(EXTRACTED TEXT):
Archive for October, 2008

The One with the Cuteness

Posted in Craking the code of the Intellectual One on October 31, 2008 by intellectualnisa

Okie i’ve had this weird dream where there was this person who keeps rescuing me out of distress and as much as i loved being rescued, i cant help but wonder why this person. This person who refused to be part of my life this person who doesnt get me, this person who broke my heart and is still doin that in ways i cant really explain. I mean come on…. Why this person why…

Is god torturing me? Am i a subject of your ridicule god?  Why? i dun understand… And usually i dun get this over obsessed over interpreting a silly little dream.. But this one i just cant get over.. I dun understand… *waaaa waaaaaa waaaa*

I feel like  kid deprived of chocolate…( But why? why cant i have some chocolaty goodness?)

Anyway i should so be writing my essay now cause they’re due pretty soon but i have nothing, nothing so far… a 20 page blankness filled with nothing… AAAAAAAAHHH im so dead!

 

On other news i went out for lunch today and saw this cutesy little hamster thing and i so fell in love… man i love those little furballs they’re so cute! however hitler(mom) doesnt let me have em so im kinda feeling like a kid cause of that too… for god sakes im 24+++++ i can have pets right?

WRONG, she played the under my house rules card… Guess im screwed until i get a place of my own!

Ok ok i should be doing so much work and so far all i accomplished is writing down thins that im supposed to be doing and nothing else…. well the rest of my day was spent fbing (facebooking) and doodling… Shit i gotta be more productive..

(CHALLENGE 1): Select each line of the listing that contains the string "hand", treating uppercase and lowercase letters as distinct.
The listing has no connection to the blog post.

(DATA FOR THIS TASK):

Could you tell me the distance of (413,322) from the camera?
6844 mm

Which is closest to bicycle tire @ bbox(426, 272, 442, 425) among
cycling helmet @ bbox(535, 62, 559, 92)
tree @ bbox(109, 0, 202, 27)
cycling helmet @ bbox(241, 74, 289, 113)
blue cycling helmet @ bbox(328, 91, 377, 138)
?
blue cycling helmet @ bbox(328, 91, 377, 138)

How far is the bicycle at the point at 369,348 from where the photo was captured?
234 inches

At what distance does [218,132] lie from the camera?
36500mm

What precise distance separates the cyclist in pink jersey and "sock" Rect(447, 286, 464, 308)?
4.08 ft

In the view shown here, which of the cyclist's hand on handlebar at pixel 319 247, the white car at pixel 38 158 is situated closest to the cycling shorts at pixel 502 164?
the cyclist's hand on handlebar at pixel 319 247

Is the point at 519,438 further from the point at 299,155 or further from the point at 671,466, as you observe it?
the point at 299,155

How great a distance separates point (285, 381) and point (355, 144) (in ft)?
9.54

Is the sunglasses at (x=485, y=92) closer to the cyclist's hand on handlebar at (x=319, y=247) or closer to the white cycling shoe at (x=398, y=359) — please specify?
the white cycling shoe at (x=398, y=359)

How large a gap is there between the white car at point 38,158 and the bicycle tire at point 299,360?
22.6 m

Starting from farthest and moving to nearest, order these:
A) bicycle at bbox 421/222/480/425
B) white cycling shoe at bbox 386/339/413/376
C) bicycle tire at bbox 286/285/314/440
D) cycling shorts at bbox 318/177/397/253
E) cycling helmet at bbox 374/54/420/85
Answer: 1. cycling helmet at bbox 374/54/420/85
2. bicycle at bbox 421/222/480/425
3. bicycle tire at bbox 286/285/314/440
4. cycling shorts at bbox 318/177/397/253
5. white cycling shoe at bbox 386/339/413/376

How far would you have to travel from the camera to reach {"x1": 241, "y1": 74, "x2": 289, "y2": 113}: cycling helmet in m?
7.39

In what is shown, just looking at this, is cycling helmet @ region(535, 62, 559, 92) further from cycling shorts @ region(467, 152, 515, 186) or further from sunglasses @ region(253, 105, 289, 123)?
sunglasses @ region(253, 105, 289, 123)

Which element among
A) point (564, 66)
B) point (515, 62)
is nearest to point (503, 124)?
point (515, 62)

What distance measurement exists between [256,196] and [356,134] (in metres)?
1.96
...
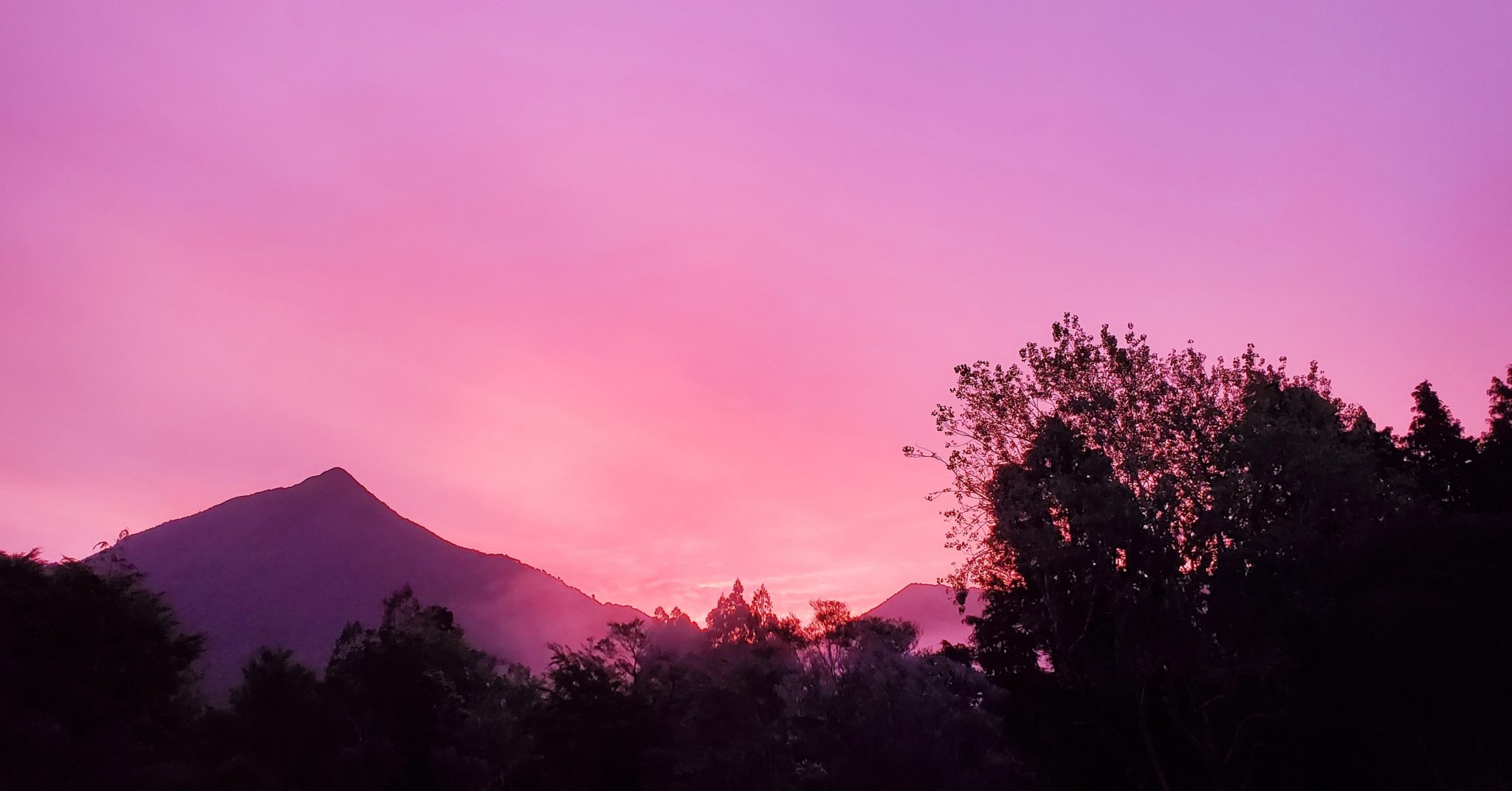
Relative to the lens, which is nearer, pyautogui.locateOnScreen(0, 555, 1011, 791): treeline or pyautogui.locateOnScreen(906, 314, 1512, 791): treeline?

(CHALLENGE 2): Decide whether each statement agrees with the blog post. Answer yes or no, and quote the words of the post that settle it. (a) The writer's mother does not allow the writer to keep a hamster. (b) The writer's essays are not due for several months. (c) The writer spent the rest of the day on Facebook and doodling.

(EXERCISE RESPONSE 1):
In the view shown here, which of the cyclist's hand on handlebar at pixel 319 247, the white car at pixel 38 158 is situated closest to the cycling shorts at pixel 502 164?
the cyclist's hand on handlebar at pixel 319 247
Is the sunglasses at (x=485, y=92) closer to the cyclist's hand on handlebar at (x=319, y=247) or closer to the white cycling shoe at (x=398, y=359) — please specify?

(EXERCISE RESPONSE 2):
(a) Yes: "hitler(mom) doesnt let me have em"
(b) No: "they’re due pretty soon"
(c) Yes: "the rest of my day was spent fbing (facebooking) and doodling"